With dyslexia there is a myth that people cannot read or write and are basically stupid. Individuals are affected in different ways, I sit somewhere in the middle I think. I have trouble reading from white paper with black print, to explain what its like, the letters, not all but some, move around the page. I can just about read it, slowly concentrating very hard but it drains me so I tend not to read much. I actually have readable hand writing and like to write. But with writing comes problems, I lack the confidence to know if the words I am spelling are right or wrong, even simple everyday words. I often have to think of alternative words just to appear to be writing normally. I also have a problem in actually writing, after about 10 minutes my hand aches and starts to cramp up, which can be very painful. So I tend to type when I can, its easier and much quicker. Another reason why I decided to start this blog was to help with my grammer and spelling. Its basically making me think on the spot what to write about and for me this is very hard to do, it takes a lot of concentration. I keep mentioning about concentration, this is because its terrible! I get easily side tracked and the slightest thing can distract me.
I currently am studying with the Open University doing a BSc Open (Hons) degree. I am getting very good help and guidance from a dyslexic tutor; Kerry Pace, Diverse Learners. I actually enjoy learning new things, the problem is that I am much slower than most! I go at my own pace and achieve good results too. Confidence that I am doing the right thing is a major issue I have, I tend to doubt myself a lot.
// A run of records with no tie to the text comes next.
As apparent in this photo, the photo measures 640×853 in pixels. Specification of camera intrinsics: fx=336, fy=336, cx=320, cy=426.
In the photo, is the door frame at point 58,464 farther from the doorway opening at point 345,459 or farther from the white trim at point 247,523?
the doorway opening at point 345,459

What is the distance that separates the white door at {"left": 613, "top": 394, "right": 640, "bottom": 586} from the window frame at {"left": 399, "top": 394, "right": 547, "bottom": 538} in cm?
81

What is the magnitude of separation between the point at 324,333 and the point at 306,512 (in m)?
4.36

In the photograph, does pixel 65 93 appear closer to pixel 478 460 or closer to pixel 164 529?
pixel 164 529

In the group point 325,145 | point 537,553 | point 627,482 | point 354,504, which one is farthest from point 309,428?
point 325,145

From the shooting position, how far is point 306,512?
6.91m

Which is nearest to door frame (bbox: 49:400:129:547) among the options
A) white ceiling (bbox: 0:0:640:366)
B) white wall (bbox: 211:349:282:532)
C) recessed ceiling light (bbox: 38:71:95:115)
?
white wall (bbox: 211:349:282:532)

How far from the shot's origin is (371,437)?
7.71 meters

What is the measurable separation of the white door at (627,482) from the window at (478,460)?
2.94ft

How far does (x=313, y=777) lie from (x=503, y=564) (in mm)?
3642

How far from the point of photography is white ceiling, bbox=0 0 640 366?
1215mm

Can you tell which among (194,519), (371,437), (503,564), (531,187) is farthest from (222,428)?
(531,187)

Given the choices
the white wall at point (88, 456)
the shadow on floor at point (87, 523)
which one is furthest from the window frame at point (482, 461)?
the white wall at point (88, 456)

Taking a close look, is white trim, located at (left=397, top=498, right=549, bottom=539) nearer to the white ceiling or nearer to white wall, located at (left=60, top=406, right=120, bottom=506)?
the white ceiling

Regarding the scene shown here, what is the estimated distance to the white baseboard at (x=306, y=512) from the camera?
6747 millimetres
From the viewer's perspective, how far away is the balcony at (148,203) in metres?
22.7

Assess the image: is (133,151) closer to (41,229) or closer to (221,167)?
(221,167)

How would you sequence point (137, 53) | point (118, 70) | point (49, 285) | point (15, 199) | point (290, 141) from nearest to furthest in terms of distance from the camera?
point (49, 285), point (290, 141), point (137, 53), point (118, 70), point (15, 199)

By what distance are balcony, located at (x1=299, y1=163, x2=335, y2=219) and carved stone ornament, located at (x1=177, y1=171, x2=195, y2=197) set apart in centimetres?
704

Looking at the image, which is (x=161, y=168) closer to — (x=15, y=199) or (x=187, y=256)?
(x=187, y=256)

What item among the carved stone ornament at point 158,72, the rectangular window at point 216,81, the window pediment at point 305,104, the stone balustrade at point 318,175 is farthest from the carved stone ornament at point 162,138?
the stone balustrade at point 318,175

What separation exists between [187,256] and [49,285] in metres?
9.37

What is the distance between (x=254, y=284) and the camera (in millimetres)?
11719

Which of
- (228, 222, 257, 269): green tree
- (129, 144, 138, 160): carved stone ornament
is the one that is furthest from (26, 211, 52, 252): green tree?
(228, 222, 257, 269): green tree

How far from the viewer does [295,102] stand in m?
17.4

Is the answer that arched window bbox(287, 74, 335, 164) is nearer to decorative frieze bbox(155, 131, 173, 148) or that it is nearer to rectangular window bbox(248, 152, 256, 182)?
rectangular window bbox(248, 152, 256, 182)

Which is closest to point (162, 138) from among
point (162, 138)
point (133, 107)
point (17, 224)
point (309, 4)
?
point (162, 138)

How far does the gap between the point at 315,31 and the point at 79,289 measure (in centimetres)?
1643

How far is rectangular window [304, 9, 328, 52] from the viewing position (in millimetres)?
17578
With my SpLD's I have many little problems, but I dont see them as problems, I try to look on the bright side and think positive. My dyspraxia creates 'hurdles' for me, but I have devised coping mechanisms that I do now automatically. To other people my coping mechanisms may look rather odd, but they work for me! :)
Having dyscalculia is a major problem for me, it really does affect me on a daily basis. Things we take for granted like, telling the time, measuring ingredients, checking the TV guide for programmes on now and later, waiting 25 minutes for something to cook. And much more. Time itself is a problem, I just have no concept of it, going some where I am either really early or late! Everyday working maths I have to concentrate, in the super market and to work out which product is better value, size and money wise is near impossible. I cannot do mental maths, where you do maths in your head. I need to understand the sequince of doing a sum that I am doing, then understand why I got the answer I did. I am attending extra maths lessons run by my local council, the classes do help and I do think over time my confidence will grow :)
Another thing I tend to do, I actually am not aware that I do this! Is shout. Apparently, it was explained to me that it was thought I had a bad hearing problem as I was having to turn the TV up seriously loud. But after investigations, its a processing issue, the spoken word from people or TV, I have difficulty understand, and interpreting so think I cannot hear it. This also causes me to shout when I am talking, its like I have no volume switch. The information is not being processed quick enough by my brain and this is why I shout, I am constantly being told 'sshhhh'!
This is only a snip it of what goes on in my life on a daily basis! I do try to stay positive and try not to get frustrated, but its hard.